Şeker, Özel'in kumpaslar ve terfilerdeki rolünü anlatmakla kalmamış, mahkemeye verdiği dilekçede şunları sormuştu:

- 2008-2010 arasında terörle mücadelede, “Ara-Bul-Etkisiz Hale Getir konsepti yerine, dağda taşta gezmeye ne gerek var, Bekle-Gör-Etkisiz Hale Getir” şeklinde, tamamen terörle mücadele etmemeyi öngören konsepti getiren kimdi?

- 2008-2010 yılları arasında terörle mücadeleden birinci dereceden sorumlu biri iken mücadele etmeyip, 2011 yılında Kazan Vadisi kahramanı pozları veren kimdi? Adama sormazlar mı, “Kardeşim bu teröristler Kazan Vadisine yerleşirken görmeyen, duymayan, görüp de bekleyen” kimdi?

NECDET ÖZEL: ÖLDÜRE ÖLDÜRE BİTİYOR MU

Aynı konuyu emekli Tuğgeneral Ünal Karaosmanoğlu da “Yaşadıklarım Paylaşamadıklarım-15 Temmuz 2016'ya Giden Yol” isimli kitabında ele aldı ve o da Necdet Özel'i suçladı.

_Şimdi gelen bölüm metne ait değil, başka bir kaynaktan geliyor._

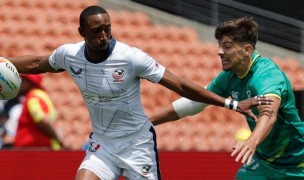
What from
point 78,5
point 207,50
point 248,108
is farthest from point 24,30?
point 248,108

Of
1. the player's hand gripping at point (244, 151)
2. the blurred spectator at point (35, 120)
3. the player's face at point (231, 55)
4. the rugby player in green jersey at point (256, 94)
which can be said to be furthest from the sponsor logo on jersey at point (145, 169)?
the blurred spectator at point (35, 120)

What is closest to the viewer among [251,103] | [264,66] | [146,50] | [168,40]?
[251,103]

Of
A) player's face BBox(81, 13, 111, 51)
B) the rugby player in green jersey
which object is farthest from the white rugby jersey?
the rugby player in green jersey

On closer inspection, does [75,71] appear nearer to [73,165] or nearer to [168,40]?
[73,165]

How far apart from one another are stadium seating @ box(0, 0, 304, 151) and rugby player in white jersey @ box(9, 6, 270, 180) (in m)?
5.09

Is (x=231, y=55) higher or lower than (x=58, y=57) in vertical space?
higher

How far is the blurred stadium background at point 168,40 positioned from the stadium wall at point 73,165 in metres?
3.26

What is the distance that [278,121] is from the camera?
686 centimetres

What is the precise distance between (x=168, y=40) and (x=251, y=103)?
29.3 ft

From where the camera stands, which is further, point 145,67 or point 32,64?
point 32,64

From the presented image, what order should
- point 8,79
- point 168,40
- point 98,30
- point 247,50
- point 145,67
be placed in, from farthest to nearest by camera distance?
point 168,40
point 8,79
point 247,50
point 145,67
point 98,30

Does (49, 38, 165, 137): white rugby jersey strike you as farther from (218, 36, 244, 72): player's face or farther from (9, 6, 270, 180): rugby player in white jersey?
(218, 36, 244, 72): player's face

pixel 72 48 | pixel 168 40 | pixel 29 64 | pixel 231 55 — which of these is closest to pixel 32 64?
pixel 29 64

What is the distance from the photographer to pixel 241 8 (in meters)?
15.9
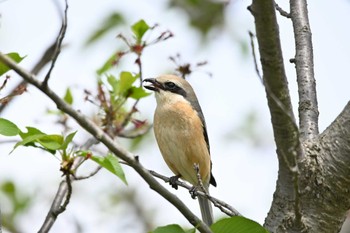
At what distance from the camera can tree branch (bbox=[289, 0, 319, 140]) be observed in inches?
146

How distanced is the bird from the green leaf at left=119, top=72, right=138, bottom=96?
97cm

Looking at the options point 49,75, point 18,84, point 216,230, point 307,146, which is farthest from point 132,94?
point 49,75

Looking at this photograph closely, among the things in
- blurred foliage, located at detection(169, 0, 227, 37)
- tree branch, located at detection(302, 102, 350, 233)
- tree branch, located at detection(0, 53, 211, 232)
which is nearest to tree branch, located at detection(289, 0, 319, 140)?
tree branch, located at detection(302, 102, 350, 233)

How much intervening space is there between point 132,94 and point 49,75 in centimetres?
256

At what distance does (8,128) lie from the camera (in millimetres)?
3025

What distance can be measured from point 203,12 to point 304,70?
9.48 ft

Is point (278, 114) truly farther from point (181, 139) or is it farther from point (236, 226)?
point (181, 139)

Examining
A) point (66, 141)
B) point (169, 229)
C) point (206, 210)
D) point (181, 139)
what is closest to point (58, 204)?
point (66, 141)

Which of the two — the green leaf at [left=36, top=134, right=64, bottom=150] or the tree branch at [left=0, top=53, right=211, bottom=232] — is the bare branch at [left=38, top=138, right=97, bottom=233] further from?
the tree branch at [left=0, top=53, right=211, bottom=232]

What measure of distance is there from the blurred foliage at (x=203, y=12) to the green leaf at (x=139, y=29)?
1.21m

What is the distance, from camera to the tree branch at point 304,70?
3.72 meters

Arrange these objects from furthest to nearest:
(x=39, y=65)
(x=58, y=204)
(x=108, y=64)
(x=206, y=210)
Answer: (x=206, y=210) → (x=108, y=64) → (x=58, y=204) → (x=39, y=65)

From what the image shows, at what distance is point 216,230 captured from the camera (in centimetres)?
293

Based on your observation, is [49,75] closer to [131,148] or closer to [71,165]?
[71,165]
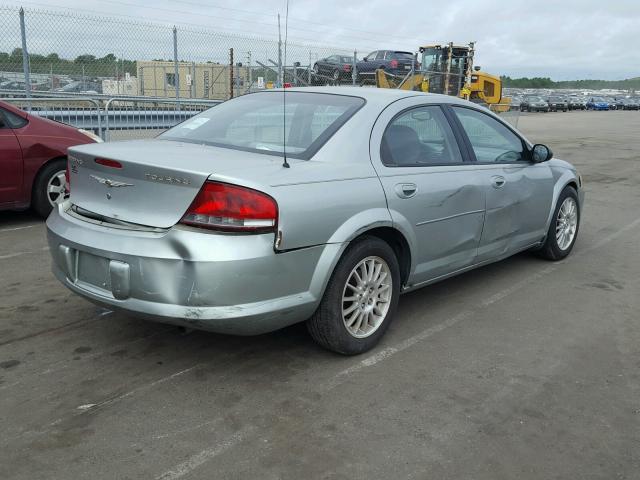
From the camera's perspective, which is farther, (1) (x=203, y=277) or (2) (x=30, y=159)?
(2) (x=30, y=159)

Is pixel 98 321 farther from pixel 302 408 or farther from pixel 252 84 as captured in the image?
pixel 252 84

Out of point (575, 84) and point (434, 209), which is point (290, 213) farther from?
point (575, 84)

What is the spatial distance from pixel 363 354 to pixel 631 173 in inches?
441

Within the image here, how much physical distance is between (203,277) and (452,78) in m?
23.8

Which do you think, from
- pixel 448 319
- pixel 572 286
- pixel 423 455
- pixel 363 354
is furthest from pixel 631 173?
pixel 423 455

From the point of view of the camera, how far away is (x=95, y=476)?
2596mm

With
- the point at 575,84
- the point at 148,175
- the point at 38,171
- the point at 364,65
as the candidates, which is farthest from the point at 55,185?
the point at 575,84

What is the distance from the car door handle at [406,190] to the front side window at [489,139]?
3.16 feet

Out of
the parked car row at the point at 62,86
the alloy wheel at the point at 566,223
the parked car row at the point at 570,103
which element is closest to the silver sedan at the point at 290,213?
the alloy wheel at the point at 566,223

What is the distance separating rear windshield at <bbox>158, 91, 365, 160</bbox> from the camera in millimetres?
3816

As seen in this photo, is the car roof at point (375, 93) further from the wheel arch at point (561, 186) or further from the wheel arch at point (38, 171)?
the wheel arch at point (38, 171)

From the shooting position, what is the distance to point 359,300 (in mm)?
3748

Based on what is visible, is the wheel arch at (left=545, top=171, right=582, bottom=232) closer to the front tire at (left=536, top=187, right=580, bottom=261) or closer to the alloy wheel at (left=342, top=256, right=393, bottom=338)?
the front tire at (left=536, top=187, right=580, bottom=261)

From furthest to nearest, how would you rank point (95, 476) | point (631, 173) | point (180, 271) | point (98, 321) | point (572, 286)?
point (631, 173)
point (572, 286)
point (98, 321)
point (180, 271)
point (95, 476)
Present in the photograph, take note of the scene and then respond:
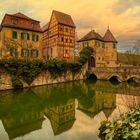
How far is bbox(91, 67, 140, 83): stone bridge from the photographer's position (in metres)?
35.7

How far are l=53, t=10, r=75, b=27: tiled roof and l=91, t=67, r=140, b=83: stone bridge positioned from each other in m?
9.98

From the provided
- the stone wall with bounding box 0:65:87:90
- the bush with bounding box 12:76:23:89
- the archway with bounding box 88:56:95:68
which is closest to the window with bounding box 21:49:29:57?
the stone wall with bounding box 0:65:87:90

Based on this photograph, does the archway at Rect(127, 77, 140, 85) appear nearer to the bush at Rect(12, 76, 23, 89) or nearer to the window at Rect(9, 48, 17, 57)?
the bush at Rect(12, 76, 23, 89)

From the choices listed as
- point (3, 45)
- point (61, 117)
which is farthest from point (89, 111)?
point (3, 45)

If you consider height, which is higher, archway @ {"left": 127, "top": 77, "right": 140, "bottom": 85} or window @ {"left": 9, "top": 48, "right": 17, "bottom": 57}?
window @ {"left": 9, "top": 48, "right": 17, "bottom": 57}

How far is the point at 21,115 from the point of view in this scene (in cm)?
1684

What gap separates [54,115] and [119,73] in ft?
77.5

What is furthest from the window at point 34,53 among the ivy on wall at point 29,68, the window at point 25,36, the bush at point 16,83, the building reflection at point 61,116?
the building reflection at point 61,116

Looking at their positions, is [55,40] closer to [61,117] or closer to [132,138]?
[61,117]

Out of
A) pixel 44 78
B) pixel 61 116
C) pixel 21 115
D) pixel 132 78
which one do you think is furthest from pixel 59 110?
pixel 132 78

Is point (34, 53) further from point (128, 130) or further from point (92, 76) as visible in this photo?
point (128, 130)

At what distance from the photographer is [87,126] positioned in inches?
539

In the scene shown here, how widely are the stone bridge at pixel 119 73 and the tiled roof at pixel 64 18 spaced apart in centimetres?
998

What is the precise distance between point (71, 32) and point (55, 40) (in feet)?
13.1
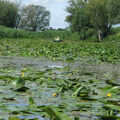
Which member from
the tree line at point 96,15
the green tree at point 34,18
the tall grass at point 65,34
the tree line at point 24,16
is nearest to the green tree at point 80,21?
the tree line at point 96,15

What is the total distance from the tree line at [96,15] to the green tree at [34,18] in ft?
89.2

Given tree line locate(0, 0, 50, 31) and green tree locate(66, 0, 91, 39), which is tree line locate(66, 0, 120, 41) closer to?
green tree locate(66, 0, 91, 39)

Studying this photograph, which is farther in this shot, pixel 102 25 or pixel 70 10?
pixel 70 10

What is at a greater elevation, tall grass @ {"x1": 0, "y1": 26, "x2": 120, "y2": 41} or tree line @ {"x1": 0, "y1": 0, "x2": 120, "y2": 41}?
tree line @ {"x1": 0, "y1": 0, "x2": 120, "y2": 41}

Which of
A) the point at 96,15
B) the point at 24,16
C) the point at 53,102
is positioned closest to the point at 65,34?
the point at 96,15

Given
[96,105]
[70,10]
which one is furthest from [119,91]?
[70,10]

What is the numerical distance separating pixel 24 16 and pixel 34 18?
435 cm

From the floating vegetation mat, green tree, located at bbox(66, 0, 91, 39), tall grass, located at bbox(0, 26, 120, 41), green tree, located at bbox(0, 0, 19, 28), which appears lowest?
the floating vegetation mat

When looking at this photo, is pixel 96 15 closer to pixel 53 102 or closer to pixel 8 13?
pixel 8 13

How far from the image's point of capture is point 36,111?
2250mm

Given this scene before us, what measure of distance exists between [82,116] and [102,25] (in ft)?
140

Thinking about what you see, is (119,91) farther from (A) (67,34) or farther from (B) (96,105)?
(A) (67,34)

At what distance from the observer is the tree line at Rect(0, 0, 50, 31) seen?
63438 mm

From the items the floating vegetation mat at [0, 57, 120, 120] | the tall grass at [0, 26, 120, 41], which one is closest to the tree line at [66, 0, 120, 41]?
the tall grass at [0, 26, 120, 41]
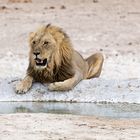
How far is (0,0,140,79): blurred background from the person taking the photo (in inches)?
523

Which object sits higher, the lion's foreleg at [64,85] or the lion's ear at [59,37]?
the lion's ear at [59,37]

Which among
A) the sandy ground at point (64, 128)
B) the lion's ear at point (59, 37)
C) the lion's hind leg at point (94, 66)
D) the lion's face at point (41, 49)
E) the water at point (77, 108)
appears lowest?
the sandy ground at point (64, 128)

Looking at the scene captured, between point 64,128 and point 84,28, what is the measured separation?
357 inches

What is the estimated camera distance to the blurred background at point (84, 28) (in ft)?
43.6

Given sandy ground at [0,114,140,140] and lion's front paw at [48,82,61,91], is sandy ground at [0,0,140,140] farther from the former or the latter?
lion's front paw at [48,82,61,91]

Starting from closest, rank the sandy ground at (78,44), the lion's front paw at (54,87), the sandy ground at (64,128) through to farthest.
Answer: the sandy ground at (64,128), the sandy ground at (78,44), the lion's front paw at (54,87)

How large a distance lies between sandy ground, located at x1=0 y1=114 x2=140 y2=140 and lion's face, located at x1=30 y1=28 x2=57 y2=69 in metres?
1.44

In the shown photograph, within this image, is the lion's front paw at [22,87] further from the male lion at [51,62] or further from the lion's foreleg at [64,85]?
the lion's foreleg at [64,85]

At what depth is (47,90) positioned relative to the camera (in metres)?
9.74

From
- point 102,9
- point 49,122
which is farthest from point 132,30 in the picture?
point 49,122

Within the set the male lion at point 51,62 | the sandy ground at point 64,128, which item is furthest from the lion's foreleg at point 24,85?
the sandy ground at point 64,128

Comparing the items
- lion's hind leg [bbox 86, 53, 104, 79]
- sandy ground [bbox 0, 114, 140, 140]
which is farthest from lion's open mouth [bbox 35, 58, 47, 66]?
sandy ground [bbox 0, 114, 140, 140]

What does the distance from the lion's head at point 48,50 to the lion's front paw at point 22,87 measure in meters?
0.25

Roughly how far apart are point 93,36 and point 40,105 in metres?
6.82
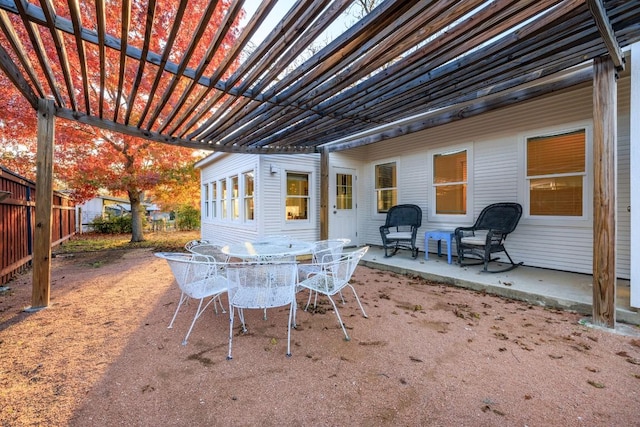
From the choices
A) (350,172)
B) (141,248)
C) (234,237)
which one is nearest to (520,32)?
(350,172)

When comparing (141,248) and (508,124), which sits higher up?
(508,124)

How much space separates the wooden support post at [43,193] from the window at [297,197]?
4.23 m

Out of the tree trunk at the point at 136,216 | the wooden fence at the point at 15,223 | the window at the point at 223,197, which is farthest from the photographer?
the tree trunk at the point at 136,216

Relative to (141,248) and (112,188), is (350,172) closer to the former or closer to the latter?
(141,248)

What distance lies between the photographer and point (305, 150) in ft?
20.5

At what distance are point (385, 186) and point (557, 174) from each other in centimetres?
344

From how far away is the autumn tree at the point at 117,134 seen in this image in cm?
567

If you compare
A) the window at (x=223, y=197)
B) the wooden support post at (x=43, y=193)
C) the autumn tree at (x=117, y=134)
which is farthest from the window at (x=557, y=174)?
the window at (x=223, y=197)

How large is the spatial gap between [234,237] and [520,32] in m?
7.25

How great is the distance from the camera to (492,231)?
438 cm

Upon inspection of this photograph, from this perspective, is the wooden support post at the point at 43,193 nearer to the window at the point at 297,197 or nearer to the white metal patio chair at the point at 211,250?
the white metal patio chair at the point at 211,250

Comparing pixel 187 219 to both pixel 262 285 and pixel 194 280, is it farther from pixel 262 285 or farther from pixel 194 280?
pixel 262 285

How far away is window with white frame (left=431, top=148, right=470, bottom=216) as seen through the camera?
5.72 metres

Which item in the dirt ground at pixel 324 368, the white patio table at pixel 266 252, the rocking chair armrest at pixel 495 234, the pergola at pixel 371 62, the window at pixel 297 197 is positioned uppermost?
the pergola at pixel 371 62
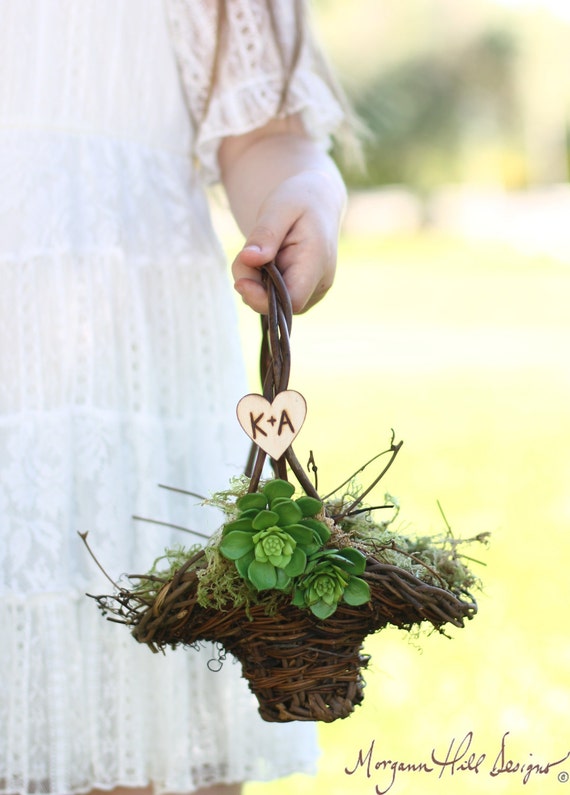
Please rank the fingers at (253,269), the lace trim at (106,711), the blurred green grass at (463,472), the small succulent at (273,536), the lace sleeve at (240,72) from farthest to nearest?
1. the blurred green grass at (463,472)
2. the lace sleeve at (240,72)
3. the lace trim at (106,711)
4. the fingers at (253,269)
5. the small succulent at (273,536)

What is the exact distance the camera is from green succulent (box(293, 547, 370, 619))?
0.84 metres

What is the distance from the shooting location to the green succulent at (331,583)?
33.0 inches

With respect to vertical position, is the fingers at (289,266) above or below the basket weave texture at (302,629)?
above

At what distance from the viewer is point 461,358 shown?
7133 millimetres

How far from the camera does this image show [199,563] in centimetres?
91

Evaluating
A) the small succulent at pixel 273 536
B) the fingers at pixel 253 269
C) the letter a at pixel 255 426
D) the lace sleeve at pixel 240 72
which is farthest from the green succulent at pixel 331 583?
the lace sleeve at pixel 240 72

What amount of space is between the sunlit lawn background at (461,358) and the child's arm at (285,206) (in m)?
0.26

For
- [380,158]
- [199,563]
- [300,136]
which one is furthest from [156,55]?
[380,158]

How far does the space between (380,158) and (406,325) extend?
35.5ft

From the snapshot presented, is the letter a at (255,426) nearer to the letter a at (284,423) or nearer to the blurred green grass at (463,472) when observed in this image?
the letter a at (284,423)

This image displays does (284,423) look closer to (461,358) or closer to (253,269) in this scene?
(253,269)

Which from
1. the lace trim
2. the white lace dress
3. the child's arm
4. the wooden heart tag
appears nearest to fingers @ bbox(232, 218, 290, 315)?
the child's arm

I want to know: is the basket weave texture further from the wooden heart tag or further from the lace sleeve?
the lace sleeve

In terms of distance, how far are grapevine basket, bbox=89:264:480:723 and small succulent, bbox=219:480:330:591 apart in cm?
2
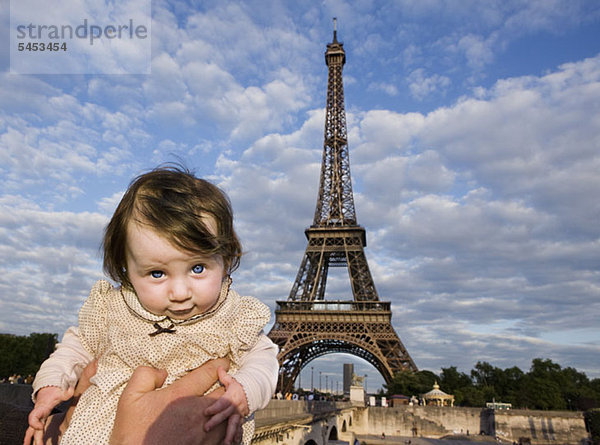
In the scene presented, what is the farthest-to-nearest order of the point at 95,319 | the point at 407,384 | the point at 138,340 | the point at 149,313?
the point at 407,384 → the point at 95,319 → the point at 149,313 → the point at 138,340

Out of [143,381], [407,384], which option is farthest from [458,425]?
[143,381]

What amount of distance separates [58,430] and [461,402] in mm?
54781

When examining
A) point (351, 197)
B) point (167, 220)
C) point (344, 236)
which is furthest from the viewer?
point (351, 197)

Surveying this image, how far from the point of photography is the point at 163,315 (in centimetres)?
207

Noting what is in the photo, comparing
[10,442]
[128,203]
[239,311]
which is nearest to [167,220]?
[128,203]

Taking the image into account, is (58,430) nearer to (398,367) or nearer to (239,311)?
(239,311)

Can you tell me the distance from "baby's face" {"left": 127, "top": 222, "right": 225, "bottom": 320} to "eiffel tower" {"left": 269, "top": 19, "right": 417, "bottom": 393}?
3570cm

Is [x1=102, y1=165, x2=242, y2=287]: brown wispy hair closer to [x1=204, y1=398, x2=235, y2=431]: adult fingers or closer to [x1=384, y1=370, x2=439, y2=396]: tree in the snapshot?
[x1=204, y1=398, x2=235, y2=431]: adult fingers

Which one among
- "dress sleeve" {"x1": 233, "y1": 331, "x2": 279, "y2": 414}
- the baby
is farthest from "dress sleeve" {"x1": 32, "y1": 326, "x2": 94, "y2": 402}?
A: "dress sleeve" {"x1": 233, "y1": 331, "x2": 279, "y2": 414}

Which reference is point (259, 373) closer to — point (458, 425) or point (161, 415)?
point (161, 415)

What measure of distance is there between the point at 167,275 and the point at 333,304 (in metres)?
40.5

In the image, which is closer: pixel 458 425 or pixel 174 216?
A: pixel 174 216

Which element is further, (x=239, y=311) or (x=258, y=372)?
(x=239, y=311)

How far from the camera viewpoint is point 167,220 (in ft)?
6.17
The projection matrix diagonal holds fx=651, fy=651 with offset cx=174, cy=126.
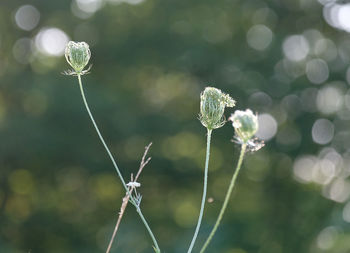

Karaosmanoğlu önce şu tespiti yaptı:

“Teröristle mücadelede başarı; Proaktif olmak, kesintisiz faaliyet içinde bulunmak ve araziye hakim olmakla sağlanabilir. Geçmişte alan hakimiyeti konseptinin uygulandığı yıllarda bölücü terör örgütünün hareket kaabiliyeti sınırlandırılmış, işbirlikçileri ile irtibatı kesilmiş, eylem yapamaz ve eleman toplayamaz hale getirilmiştir.”

Ardından da şunu vurguladı:

“Emekli Orgeneral Necdet Özel, Jandarma Genel Komutanı olmadan Malatya'da 2'inci Ordu Komutanıydı. Teröristle mücadelede daha önce 'Ara-Bul-Etkisiz Hale getir' (aktif bir uygulama) konsepti uygulanırken, kendi döneminde 'Bekle-Gör-Etkisiz Hale Getir' (savunmayı esas alan pasif bir uygulama) konseptinin uygulanmasını sağlamıştır.”

Karaosmanoğlu Özel'le ilgili şu ilginç notu da paylaştı:

“Jandarma Bölge Komutanlığı VIP salonu önünde İl Jandarma Komutanı Kurmay Albay Eyüp Şeker ile beraber bulunduğumuz sırada ikimize, 'Öldüre öldüre bitiyor mu? Karakolda, bölükte sağlam durun' dediğinde, şaşkınlıkla birbirimize baktık. Söylediğine anlam verememiştik.”

Karaosmanoğlu'nun kitabında, “İkbal beklentileri, ülkenin bekasının önüne geçmemelidir” derken, aslında ikbal beklentilerinin nasıl ülkenin bekasının önüne geçtiğini somut örneklerle anlattığına dikkat çekip, şunları soralım:

- Erdoğan'ın 17/25 Aralık 2013 tarihini belirlemesinden sonra “FETÖ'cülüğün” miladı tartışılıyor ya, acaba PKK'ya yardım-yataklığın da miladı belirlenecek mi ve hangi tarih esas alınacak?

- Devlet ve TSK'daki “FETÖ'cü yapılanmanın” sorumluluğundan, milletten özür ve af dileyerek kurtulanlar, PKK'nın böylesine azması konusunda da milleten özür ve afla kurtulacak, kurtulabilecek mi?